WHAT TO PRODUCE - According to the biography of Han Seung-soo, which city was he directly elected by as a Member of the National Assembly?

EXCERPT TO READ -
Han Seung-soo (born 28 December 1936) is a South Korean politician and diplomat. He served as Prime Minister of the Republic of Korea from 29 February 2008 to 28 September 2009. He was the United Nations Secretary-General Ban Ki-moon's Special Envoy on Climate Change (2007–08) and for Disaster Risk Reduction and Water (2013–18), Special Advisor to the UN/World Bank High-Level Panel on Water (2016–18), Member of the UN Secretary-General's Advisory Board on Water and Sanitation Agency (UNSGAB, 2007–15), Member of the UN Secretary-General's High-Level Panel for Global Sustainability (GSP, 2010–12), Founding Chair of Global Green Growth Institute (GGGI, 2010–12), Temasek International Panel Member (2004–18) and Independent Non-Executive Director of Standard Chartered plc (2010-2019).

He was the President of the 56th Session of the General Assembly of the United Nations (2001–02), South Korea's Minister of Foreign Affairs (2001–02), Deputy Prime Minister and Minister of Finance (1996–97), Chief of Staff to the President Kim Young-sam (1994–95), South Korean Ambassador to the United States (1993–94) and Minister of Trade and Industry (1988–90). He was a three-term Member of National Assembly of the Republic of Korea (1988-1992, 1996-2004) directly elected by the people of his hometown, Chuncheon city, Gangwon-do Province.

Education 
Han was educated at Yonsei University (BA, 1960), Seoul National University (MPA, 1963), and University of York, England (Ph.D., 1968 /D.Univ., 1997). Prior to his entry into politics in 1988, he had a distinguished academic career as Professor of Economics at Seoul National University (1970–88), taught economics and/or did research at the Universities of York (1965–68), Cambridge (Emmanuel College, 1968–70), Harvard (1985–86), Tokyo (1986–87), and GRIPS (2004–06). He has honorary degrees from the Universities of York, Gangwon National, Yonsei, KAIST and Kuala Lumpur.

Stored records:
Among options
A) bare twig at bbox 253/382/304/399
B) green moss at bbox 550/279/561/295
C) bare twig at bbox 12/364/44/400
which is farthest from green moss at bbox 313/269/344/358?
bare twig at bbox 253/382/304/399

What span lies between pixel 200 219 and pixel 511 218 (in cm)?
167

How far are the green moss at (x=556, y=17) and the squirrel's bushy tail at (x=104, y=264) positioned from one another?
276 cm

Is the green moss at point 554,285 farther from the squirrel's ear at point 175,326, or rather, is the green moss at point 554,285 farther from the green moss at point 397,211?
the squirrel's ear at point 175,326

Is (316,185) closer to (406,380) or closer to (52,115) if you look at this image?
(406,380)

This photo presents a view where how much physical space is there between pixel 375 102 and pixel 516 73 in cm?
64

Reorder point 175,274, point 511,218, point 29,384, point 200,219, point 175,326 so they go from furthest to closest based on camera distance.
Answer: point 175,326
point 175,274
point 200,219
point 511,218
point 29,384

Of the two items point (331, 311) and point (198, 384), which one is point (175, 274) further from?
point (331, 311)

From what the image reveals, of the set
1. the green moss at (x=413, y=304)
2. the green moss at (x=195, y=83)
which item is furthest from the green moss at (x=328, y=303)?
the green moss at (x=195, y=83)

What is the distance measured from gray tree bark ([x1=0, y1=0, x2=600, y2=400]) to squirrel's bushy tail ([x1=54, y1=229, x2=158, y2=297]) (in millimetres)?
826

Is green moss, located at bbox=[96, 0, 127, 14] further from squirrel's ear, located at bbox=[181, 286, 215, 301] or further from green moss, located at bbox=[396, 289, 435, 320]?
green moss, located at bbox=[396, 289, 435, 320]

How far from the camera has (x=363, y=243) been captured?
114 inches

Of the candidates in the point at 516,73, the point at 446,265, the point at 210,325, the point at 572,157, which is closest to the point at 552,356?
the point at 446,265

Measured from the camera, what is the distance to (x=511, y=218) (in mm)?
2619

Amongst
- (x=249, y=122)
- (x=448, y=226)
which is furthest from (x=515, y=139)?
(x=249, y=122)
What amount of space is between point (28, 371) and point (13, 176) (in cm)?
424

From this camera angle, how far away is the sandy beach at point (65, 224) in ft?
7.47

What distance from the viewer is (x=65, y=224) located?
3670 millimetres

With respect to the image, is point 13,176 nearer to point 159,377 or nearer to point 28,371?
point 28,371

ANSWER TO THE TASK - Chuncheon city, Gangwon-do Province, his hometown.